The bank announced the loss in a brief statement just before the stock market opened on Thursday.
"It is possible that this could lead UBS to report a loss for the third quarter of 2011. No client positions were affected," the statement said.
Police in London arrested a 31-year-old man early this morning in connection with the allegations.
UBS spokeman Yves Kaufmann declined to identify the trader involved and said the matter subject to investigation.
Significant setback
The discovery is another blow the banking behemoth, which has been trying to regain client confidence after it had to be rescued by the Swiss government in 2008, when UBS suffered massive losses due to toxic assets held by its investment arm.
Just last month, UBS announced it would slash 3,500 jobs to save $2.3 billion in annual costs as it prepares for possible lean times ahead. Investment banks around the globe have suffered from slow trading due to investor wariness in the light of the European debt crisis and the United States' continuing economic woes.
Risk management
UBS shares tumbled some 8 percent as the markets opened Thursday before recovering somewhat mid-morning. According to ZKB trading analyst Claude Zehnder, the case is harmful to the bank's reputation.
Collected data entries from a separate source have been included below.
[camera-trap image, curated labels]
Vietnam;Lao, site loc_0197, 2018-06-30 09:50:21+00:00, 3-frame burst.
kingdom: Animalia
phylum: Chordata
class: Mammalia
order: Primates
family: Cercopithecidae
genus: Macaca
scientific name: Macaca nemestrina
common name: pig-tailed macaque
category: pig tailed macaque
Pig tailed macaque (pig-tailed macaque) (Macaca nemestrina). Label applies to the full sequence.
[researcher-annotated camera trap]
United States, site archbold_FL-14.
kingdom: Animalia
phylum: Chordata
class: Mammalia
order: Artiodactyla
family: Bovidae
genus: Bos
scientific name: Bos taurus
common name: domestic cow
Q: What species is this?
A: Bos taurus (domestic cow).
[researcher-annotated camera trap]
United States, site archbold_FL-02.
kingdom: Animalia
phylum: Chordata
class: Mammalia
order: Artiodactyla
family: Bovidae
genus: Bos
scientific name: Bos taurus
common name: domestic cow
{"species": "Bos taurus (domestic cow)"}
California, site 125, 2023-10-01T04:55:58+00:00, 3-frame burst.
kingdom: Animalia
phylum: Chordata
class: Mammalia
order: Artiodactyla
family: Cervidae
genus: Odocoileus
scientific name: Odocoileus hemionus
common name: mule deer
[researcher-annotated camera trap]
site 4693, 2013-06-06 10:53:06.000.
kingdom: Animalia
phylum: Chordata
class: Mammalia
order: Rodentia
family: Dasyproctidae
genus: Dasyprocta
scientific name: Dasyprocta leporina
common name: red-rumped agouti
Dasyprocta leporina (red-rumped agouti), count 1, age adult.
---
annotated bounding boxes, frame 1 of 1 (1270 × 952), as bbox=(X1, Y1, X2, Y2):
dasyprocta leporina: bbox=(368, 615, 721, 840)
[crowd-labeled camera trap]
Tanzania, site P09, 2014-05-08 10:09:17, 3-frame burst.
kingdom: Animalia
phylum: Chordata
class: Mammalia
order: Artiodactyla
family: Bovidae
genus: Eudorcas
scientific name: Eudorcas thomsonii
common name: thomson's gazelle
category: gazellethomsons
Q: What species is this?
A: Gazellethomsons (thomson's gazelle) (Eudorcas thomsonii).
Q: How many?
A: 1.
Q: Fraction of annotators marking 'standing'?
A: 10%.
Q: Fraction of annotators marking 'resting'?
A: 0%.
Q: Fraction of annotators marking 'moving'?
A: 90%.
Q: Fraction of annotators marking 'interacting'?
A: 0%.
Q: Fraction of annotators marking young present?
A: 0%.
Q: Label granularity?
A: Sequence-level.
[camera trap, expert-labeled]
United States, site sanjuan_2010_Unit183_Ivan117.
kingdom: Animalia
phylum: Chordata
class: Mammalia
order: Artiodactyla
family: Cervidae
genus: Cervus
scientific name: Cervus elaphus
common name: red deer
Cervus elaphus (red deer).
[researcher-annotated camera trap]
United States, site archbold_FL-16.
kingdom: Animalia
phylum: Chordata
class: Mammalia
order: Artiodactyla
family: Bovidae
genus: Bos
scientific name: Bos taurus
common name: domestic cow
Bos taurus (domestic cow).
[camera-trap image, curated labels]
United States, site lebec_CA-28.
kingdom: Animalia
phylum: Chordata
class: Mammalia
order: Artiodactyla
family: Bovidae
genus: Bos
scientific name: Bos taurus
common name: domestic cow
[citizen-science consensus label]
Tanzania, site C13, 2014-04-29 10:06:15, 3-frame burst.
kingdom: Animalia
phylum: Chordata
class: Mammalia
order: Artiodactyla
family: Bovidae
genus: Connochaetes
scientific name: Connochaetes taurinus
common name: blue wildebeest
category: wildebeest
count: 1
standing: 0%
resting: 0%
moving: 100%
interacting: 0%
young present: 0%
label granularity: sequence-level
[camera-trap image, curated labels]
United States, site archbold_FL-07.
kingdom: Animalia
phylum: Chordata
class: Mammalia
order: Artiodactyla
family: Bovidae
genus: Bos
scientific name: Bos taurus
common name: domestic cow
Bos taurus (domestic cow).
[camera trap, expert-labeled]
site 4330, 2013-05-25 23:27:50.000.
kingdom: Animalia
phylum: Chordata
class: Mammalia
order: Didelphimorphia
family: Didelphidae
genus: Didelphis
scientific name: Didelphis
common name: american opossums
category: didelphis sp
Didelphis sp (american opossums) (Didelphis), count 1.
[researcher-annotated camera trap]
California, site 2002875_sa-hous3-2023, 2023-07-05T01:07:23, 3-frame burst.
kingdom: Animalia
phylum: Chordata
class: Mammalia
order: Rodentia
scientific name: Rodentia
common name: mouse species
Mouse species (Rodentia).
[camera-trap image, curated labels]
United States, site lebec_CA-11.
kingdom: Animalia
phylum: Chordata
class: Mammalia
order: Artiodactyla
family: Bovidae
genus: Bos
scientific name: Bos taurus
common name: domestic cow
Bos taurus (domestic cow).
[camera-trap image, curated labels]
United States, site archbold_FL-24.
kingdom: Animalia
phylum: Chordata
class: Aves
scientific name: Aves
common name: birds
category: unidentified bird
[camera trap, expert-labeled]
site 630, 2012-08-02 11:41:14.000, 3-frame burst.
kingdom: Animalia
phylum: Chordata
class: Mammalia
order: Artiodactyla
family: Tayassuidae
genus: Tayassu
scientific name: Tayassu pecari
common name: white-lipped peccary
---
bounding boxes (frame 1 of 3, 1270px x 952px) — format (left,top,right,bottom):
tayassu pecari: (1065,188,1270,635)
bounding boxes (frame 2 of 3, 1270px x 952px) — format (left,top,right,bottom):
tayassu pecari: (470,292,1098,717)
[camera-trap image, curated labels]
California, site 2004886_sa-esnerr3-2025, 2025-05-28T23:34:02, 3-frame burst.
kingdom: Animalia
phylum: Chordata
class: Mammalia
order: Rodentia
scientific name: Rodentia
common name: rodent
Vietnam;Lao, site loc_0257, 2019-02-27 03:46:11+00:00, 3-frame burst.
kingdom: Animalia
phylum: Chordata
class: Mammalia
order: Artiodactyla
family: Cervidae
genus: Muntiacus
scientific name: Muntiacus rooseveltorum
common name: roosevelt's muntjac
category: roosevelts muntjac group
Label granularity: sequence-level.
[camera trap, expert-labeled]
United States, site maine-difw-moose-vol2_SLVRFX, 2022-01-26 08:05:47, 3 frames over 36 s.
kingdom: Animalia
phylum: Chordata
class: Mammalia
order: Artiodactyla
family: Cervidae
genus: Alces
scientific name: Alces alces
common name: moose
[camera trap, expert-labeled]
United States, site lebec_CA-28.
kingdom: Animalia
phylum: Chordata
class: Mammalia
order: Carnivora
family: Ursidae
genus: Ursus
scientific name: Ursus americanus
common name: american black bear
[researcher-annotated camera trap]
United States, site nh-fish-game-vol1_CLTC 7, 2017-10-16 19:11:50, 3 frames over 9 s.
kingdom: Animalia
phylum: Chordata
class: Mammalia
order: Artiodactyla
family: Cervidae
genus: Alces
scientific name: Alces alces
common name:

"It is amazing that this is still possible," he told Reuters, adding that UBS "obviously has a problem with risk management."
"With this, they are losing a lot of credit that they had regained with effort," Zehnder added.
Going rogue
UBS isn't the first bank to be hit by a massive loss allegedly caused by a single rogue operator. There have been several high-profile incidents of unauthorized trading that cost banks millions or billions over the past decade.
One of the most notorious cases was that of Jerome Kerviel, a young trader at France's Societe Generale. In 2008 the bank discovered that his unauthorized trades had lost the bank 4.9 billion euros ($6.7 billion).
Kerviel was found guilty of breach of trust and forgery in October 2010, and was sentenced to five years in jail with two years suspended. He was also ordered to reimburse the bank.
In April 2010, MF Global employee Evan Dooley was indicted on fraud and other charges after racking up $141 million in losses generated by speculation on wheat futures contracts in 2008. The incident was only disclosed in December 2009 after US regulators slapped a fined on MF Global for lax supervision.